14ymedio, Havana, 3 August 2021 — Another priest is raising his voice in opposition to the repression unleashed after demonstrations on July 11. Like most of the protesters that Sunday, he is also very young. His name is Rubén Orlando Leyva Pupo, a computer scientist who was ordained a Vincentian father just last year.
“Those who hold political, military and economic power in Cuba now have the chance to finish burying this obsolete, absurd and dark system that is communism and that is now throwing its final temper tantrum,” wrote Leyva Pupo on his social network page last Sunday .
“Cuba is dying,” he wrote, adding that he cannot close his eyes to “the harshness of this reality.” He noted that people are dying in hospitals and in Covid-19 isolation centers due to a shortage of medicines. “Malnourished and unvaccinated people from a very vulnerable population are becoming ill due to hunger and poor nutrition.”

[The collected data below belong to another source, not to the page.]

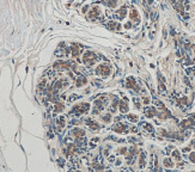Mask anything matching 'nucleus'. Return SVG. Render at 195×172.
<instances>
[{
    "label": "nucleus",
    "instance_id": "1",
    "mask_svg": "<svg viewBox=\"0 0 195 172\" xmlns=\"http://www.w3.org/2000/svg\"><path fill=\"white\" fill-rule=\"evenodd\" d=\"M90 110V104L89 103H80V104H77L74 105V108L71 110V114H74L75 116H80L83 114H86L87 111Z\"/></svg>",
    "mask_w": 195,
    "mask_h": 172
},
{
    "label": "nucleus",
    "instance_id": "2",
    "mask_svg": "<svg viewBox=\"0 0 195 172\" xmlns=\"http://www.w3.org/2000/svg\"><path fill=\"white\" fill-rule=\"evenodd\" d=\"M97 60H98V57L96 56V54L95 53H92V52H85L84 53V55H83V62L87 66V67H90V66H92Z\"/></svg>",
    "mask_w": 195,
    "mask_h": 172
},
{
    "label": "nucleus",
    "instance_id": "3",
    "mask_svg": "<svg viewBox=\"0 0 195 172\" xmlns=\"http://www.w3.org/2000/svg\"><path fill=\"white\" fill-rule=\"evenodd\" d=\"M111 72V68L108 64H101L98 67L96 68V73L101 77H108Z\"/></svg>",
    "mask_w": 195,
    "mask_h": 172
},
{
    "label": "nucleus",
    "instance_id": "4",
    "mask_svg": "<svg viewBox=\"0 0 195 172\" xmlns=\"http://www.w3.org/2000/svg\"><path fill=\"white\" fill-rule=\"evenodd\" d=\"M100 16H101V10H100V7H97V6H95V7H92L91 10H90V12L87 13V16H86V18L89 19V21H96V19H100Z\"/></svg>",
    "mask_w": 195,
    "mask_h": 172
},
{
    "label": "nucleus",
    "instance_id": "5",
    "mask_svg": "<svg viewBox=\"0 0 195 172\" xmlns=\"http://www.w3.org/2000/svg\"><path fill=\"white\" fill-rule=\"evenodd\" d=\"M70 49H71V53H72L73 57H75V59L79 57V53H80V50H82V46L74 43V44H72V47ZM78 61H79V59H78Z\"/></svg>",
    "mask_w": 195,
    "mask_h": 172
},
{
    "label": "nucleus",
    "instance_id": "6",
    "mask_svg": "<svg viewBox=\"0 0 195 172\" xmlns=\"http://www.w3.org/2000/svg\"><path fill=\"white\" fill-rule=\"evenodd\" d=\"M126 15H127V7L126 6H122L121 8H119L118 11H116V13H115V18L116 19H123L124 17H126Z\"/></svg>",
    "mask_w": 195,
    "mask_h": 172
},
{
    "label": "nucleus",
    "instance_id": "7",
    "mask_svg": "<svg viewBox=\"0 0 195 172\" xmlns=\"http://www.w3.org/2000/svg\"><path fill=\"white\" fill-rule=\"evenodd\" d=\"M106 26H108V29H110V30H115V31H118V30L121 29V24H120L119 22L114 21V19H110V21L106 23Z\"/></svg>",
    "mask_w": 195,
    "mask_h": 172
},
{
    "label": "nucleus",
    "instance_id": "8",
    "mask_svg": "<svg viewBox=\"0 0 195 172\" xmlns=\"http://www.w3.org/2000/svg\"><path fill=\"white\" fill-rule=\"evenodd\" d=\"M119 108H120V111L122 114L124 113H128V110H129V106H128V103H127V100H120L119 102Z\"/></svg>",
    "mask_w": 195,
    "mask_h": 172
},
{
    "label": "nucleus",
    "instance_id": "9",
    "mask_svg": "<svg viewBox=\"0 0 195 172\" xmlns=\"http://www.w3.org/2000/svg\"><path fill=\"white\" fill-rule=\"evenodd\" d=\"M71 134L77 139V137H83V136H85V131H84L83 129H80V128H74V129L71 130Z\"/></svg>",
    "mask_w": 195,
    "mask_h": 172
},
{
    "label": "nucleus",
    "instance_id": "10",
    "mask_svg": "<svg viewBox=\"0 0 195 172\" xmlns=\"http://www.w3.org/2000/svg\"><path fill=\"white\" fill-rule=\"evenodd\" d=\"M126 86H127L128 88H135L136 91H138L139 88L136 87V84H135V79L133 77H128L127 80H126Z\"/></svg>",
    "mask_w": 195,
    "mask_h": 172
},
{
    "label": "nucleus",
    "instance_id": "11",
    "mask_svg": "<svg viewBox=\"0 0 195 172\" xmlns=\"http://www.w3.org/2000/svg\"><path fill=\"white\" fill-rule=\"evenodd\" d=\"M113 130H115L116 133H123V131H127V126L123 123H116L113 127Z\"/></svg>",
    "mask_w": 195,
    "mask_h": 172
},
{
    "label": "nucleus",
    "instance_id": "12",
    "mask_svg": "<svg viewBox=\"0 0 195 172\" xmlns=\"http://www.w3.org/2000/svg\"><path fill=\"white\" fill-rule=\"evenodd\" d=\"M86 84V77L85 75H78L77 79H75V86L77 87H82L83 85Z\"/></svg>",
    "mask_w": 195,
    "mask_h": 172
},
{
    "label": "nucleus",
    "instance_id": "13",
    "mask_svg": "<svg viewBox=\"0 0 195 172\" xmlns=\"http://www.w3.org/2000/svg\"><path fill=\"white\" fill-rule=\"evenodd\" d=\"M65 123H66V118L64 116H60L56 118V126H57V129L59 130H61L65 127Z\"/></svg>",
    "mask_w": 195,
    "mask_h": 172
},
{
    "label": "nucleus",
    "instance_id": "14",
    "mask_svg": "<svg viewBox=\"0 0 195 172\" xmlns=\"http://www.w3.org/2000/svg\"><path fill=\"white\" fill-rule=\"evenodd\" d=\"M102 3H103L104 5H106L108 7H111V8H114V7H116V6H118L119 0H102Z\"/></svg>",
    "mask_w": 195,
    "mask_h": 172
},
{
    "label": "nucleus",
    "instance_id": "15",
    "mask_svg": "<svg viewBox=\"0 0 195 172\" xmlns=\"http://www.w3.org/2000/svg\"><path fill=\"white\" fill-rule=\"evenodd\" d=\"M156 114H157V113H156V109L152 108V106H151V108L149 106V108H146V109H145V115L147 116V117H150V118H152Z\"/></svg>",
    "mask_w": 195,
    "mask_h": 172
},
{
    "label": "nucleus",
    "instance_id": "16",
    "mask_svg": "<svg viewBox=\"0 0 195 172\" xmlns=\"http://www.w3.org/2000/svg\"><path fill=\"white\" fill-rule=\"evenodd\" d=\"M86 124L90 127V129H92V130H97V129H100V126L97 124L95 121H91L90 118L89 120H86Z\"/></svg>",
    "mask_w": 195,
    "mask_h": 172
},
{
    "label": "nucleus",
    "instance_id": "17",
    "mask_svg": "<svg viewBox=\"0 0 195 172\" xmlns=\"http://www.w3.org/2000/svg\"><path fill=\"white\" fill-rule=\"evenodd\" d=\"M129 18L132 21H138L139 19V15H138V11H136L135 8H132L131 12H129Z\"/></svg>",
    "mask_w": 195,
    "mask_h": 172
},
{
    "label": "nucleus",
    "instance_id": "18",
    "mask_svg": "<svg viewBox=\"0 0 195 172\" xmlns=\"http://www.w3.org/2000/svg\"><path fill=\"white\" fill-rule=\"evenodd\" d=\"M64 104L60 103V102H56L55 105H54V113H61V111L64 110Z\"/></svg>",
    "mask_w": 195,
    "mask_h": 172
},
{
    "label": "nucleus",
    "instance_id": "19",
    "mask_svg": "<svg viewBox=\"0 0 195 172\" xmlns=\"http://www.w3.org/2000/svg\"><path fill=\"white\" fill-rule=\"evenodd\" d=\"M145 159H146V153H145V152H141L140 159H139V166H140V169H142L145 166Z\"/></svg>",
    "mask_w": 195,
    "mask_h": 172
},
{
    "label": "nucleus",
    "instance_id": "20",
    "mask_svg": "<svg viewBox=\"0 0 195 172\" xmlns=\"http://www.w3.org/2000/svg\"><path fill=\"white\" fill-rule=\"evenodd\" d=\"M163 164L165 167H174V163H172V160L170 158H165L164 161H163Z\"/></svg>",
    "mask_w": 195,
    "mask_h": 172
},
{
    "label": "nucleus",
    "instance_id": "21",
    "mask_svg": "<svg viewBox=\"0 0 195 172\" xmlns=\"http://www.w3.org/2000/svg\"><path fill=\"white\" fill-rule=\"evenodd\" d=\"M142 127L147 130V131H150V133H153L154 131V129H153V127L150 124V123H142Z\"/></svg>",
    "mask_w": 195,
    "mask_h": 172
},
{
    "label": "nucleus",
    "instance_id": "22",
    "mask_svg": "<svg viewBox=\"0 0 195 172\" xmlns=\"http://www.w3.org/2000/svg\"><path fill=\"white\" fill-rule=\"evenodd\" d=\"M172 157L176 159V160H181V153H180V151L175 149V151L172 152Z\"/></svg>",
    "mask_w": 195,
    "mask_h": 172
},
{
    "label": "nucleus",
    "instance_id": "23",
    "mask_svg": "<svg viewBox=\"0 0 195 172\" xmlns=\"http://www.w3.org/2000/svg\"><path fill=\"white\" fill-rule=\"evenodd\" d=\"M119 102H120V100L118 99V98H114V102H113V105H111V111H113V113H114V111L116 110V106H118V104H119Z\"/></svg>",
    "mask_w": 195,
    "mask_h": 172
},
{
    "label": "nucleus",
    "instance_id": "24",
    "mask_svg": "<svg viewBox=\"0 0 195 172\" xmlns=\"http://www.w3.org/2000/svg\"><path fill=\"white\" fill-rule=\"evenodd\" d=\"M127 117H128V120L131 121V122H138V120H139V117H138V116H136V115H132V114H131V115H128Z\"/></svg>",
    "mask_w": 195,
    "mask_h": 172
},
{
    "label": "nucleus",
    "instance_id": "25",
    "mask_svg": "<svg viewBox=\"0 0 195 172\" xmlns=\"http://www.w3.org/2000/svg\"><path fill=\"white\" fill-rule=\"evenodd\" d=\"M102 120L104 121V122H110V121H111V115L110 114H105L104 116H102Z\"/></svg>",
    "mask_w": 195,
    "mask_h": 172
},
{
    "label": "nucleus",
    "instance_id": "26",
    "mask_svg": "<svg viewBox=\"0 0 195 172\" xmlns=\"http://www.w3.org/2000/svg\"><path fill=\"white\" fill-rule=\"evenodd\" d=\"M78 98H80V96H78V95H71V97L68 98V100H70V102H73V100H77Z\"/></svg>",
    "mask_w": 195,
    "mask_h": 172
},
{
    "label": "nucleus",
    "instance_id": "27",
    "mask_svg": "<svg viewBox=\"0 0 195 172\" xmlns=\"http://www.w3.org/2000/svg\"><path fill=\"white\" fill-rule=\"evenodd\" d=\"M126 152H127V148H120L118 149V154H126Z\"/></svg>",
    "mask_w": 195,
    "mask_h": 172
},
{
    "label": "nucleus",
    "instance_id": "28",
    "mask_svg": "<svg viewBox=\"0 0 195 172\" xmlns=\"http://www.w3.org/2000/svg\"><path fill=\"white\" fill-rule=\"evenodd\" d=\"M189 159H190L192 163H194V164H195V152H192L190 155H189Z\"/></svg>",
    "mask_w": 195,
    "mask_h": 172
},
{
    "label": "nucleus",
    "instance_id": "29",
    "mask_svg": "<svg viewBox=\"0 0 195 172\" xmlns=\"http://www.w3.org/2000/svg\"><path fill=\"white\" fill-rule=\"evenodd\" d=\"M131 26H132V23H131V22H128L127 24H126V25H124V28H126V29H129Z\"/></svg>",
    "mask_w": 195,
    "mask_h": 172
},
{
    "label": "nucleus",
    "instance_id": "30",
    "mask_svg": "<svg viewBox=\"0 0 195 172\" xmlns=\"http://www.w3.org/2000/svg\"><path fill=\"white\" fill-rule=\"evenodd\" d=\"M182 151H183V152H189V151H190V147H184Z\"/></svg>",
    "mask_w": 195,
    "mask_h": 172
},
{
    "label": "nucleus",
    "instance_id": "31",
    "mask_svg": "<svg viewBox=\"0 0 195 172\" xmlns=\"http://www.w3.org/2000/svg\"><path fill=\"white\" fill-rule=\"evenodd\" d=\"M144 103H145V104H149V103H150V99H149V98H145V99H144Z\"/></svg>",
    "mask_w": 195,
    "mask_h": 172
},
{
    "label": "nucleus",
    "instance_id": "32",
    "mask_svg": "<svg viewBox=\"0 0 195 172\" xmlns=\"http://www.w3.org/2000/svg\"><path fill=\"white\" fill-rule=\"evenodd\" d=\"M121 163H122V161H121V160H116V163H115V164H116V165H120Z\"/></svg>",
    "mask_w": 195,
    "mask_h": 172
},
{
    "label": "nucleus",
    "instance_id": "33",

The young priest, who serves in Santiago de las Vegas on the outskirts of Havana, writes, “There is always hope… This whole nightmare will pass. These 62 years of silence and numbing fear already came to an end on July 11.”
Cuba, he argues, now has the chance to write a new history, “to be brave, to turn off this bumpy road… to retake the path it should never have abandoned, that of a democratic Republic that is truly free in its political, social and economic participation.”
In his post, he maintained that the armed forces and police have the option to join those “who should serve and not repress the people,” adding that the current government has “the opportunity to craft a different legacy and future for new generations, who look upon this ineffective ideology of hatred and subjugation, clinging to power, with clarity and disgust.”
Fr. Leyva Pupo called upon all Cubans to play leading roles in a new nation, “with true rights” and economic and entrepreneurial freedom. “You have just been made aware, you who govern in the midst of popular discontent, that Marxism is not loved by the children of this nation, that communism is a ruinous Soviet import, which did not even worked for them,” he declared.
In conclusion, Fr. Lepo Pupo expressed his desire for a country where “ideology no longer reigns, where everyone has a place, where the streets belong to everyone, where power does not oppress or repress, or lash out… where people do not have to hide or lower their voices to express what you think and believe is correct.”
After the July 11 protests and the wave of repression that the regime unleashed on protesters, several religious leaders — some of whom had already made their position against the regime public — clearly reiterated that they are on the side of the people. The Cuban Conference of Catholic Bishops expressed “its discomfort at the deterioration of the economic and social situation” on the island.
“We not only we see the situation get worse but that we are also moving towards a rigidity and hardening of positions that could give rise to negative responses, with unpredictable consequences that would harm us all,” the bishops stated, insisting that “a favorable solution cannot be imposed by decree or by calls for confrontation.”
For its part, the Cuban Conference of Religious Men and Women requested “the prompt release of all those who have been unjustly arrested simply for exercising their right to demonstrate, to express their grievances.” It also noted, “It is a legitimate and universal right of every citizen to express his or her grievances in an orderly and peaceful manner in public space that is not the monopoly and privilege of any particular ideological group.”
A week after the protests, Pope Francis expressed his concern over the situation in Cuba and urged “dialogue and solidarity” in the country.
“My thoughts are with the beloved Cuban people at this difficult time, especially with the families, who are suffering the most. I pray that Lord will help build in peace, dialogue and solidarity an increasingly just and fraternal society,” said the pontiff.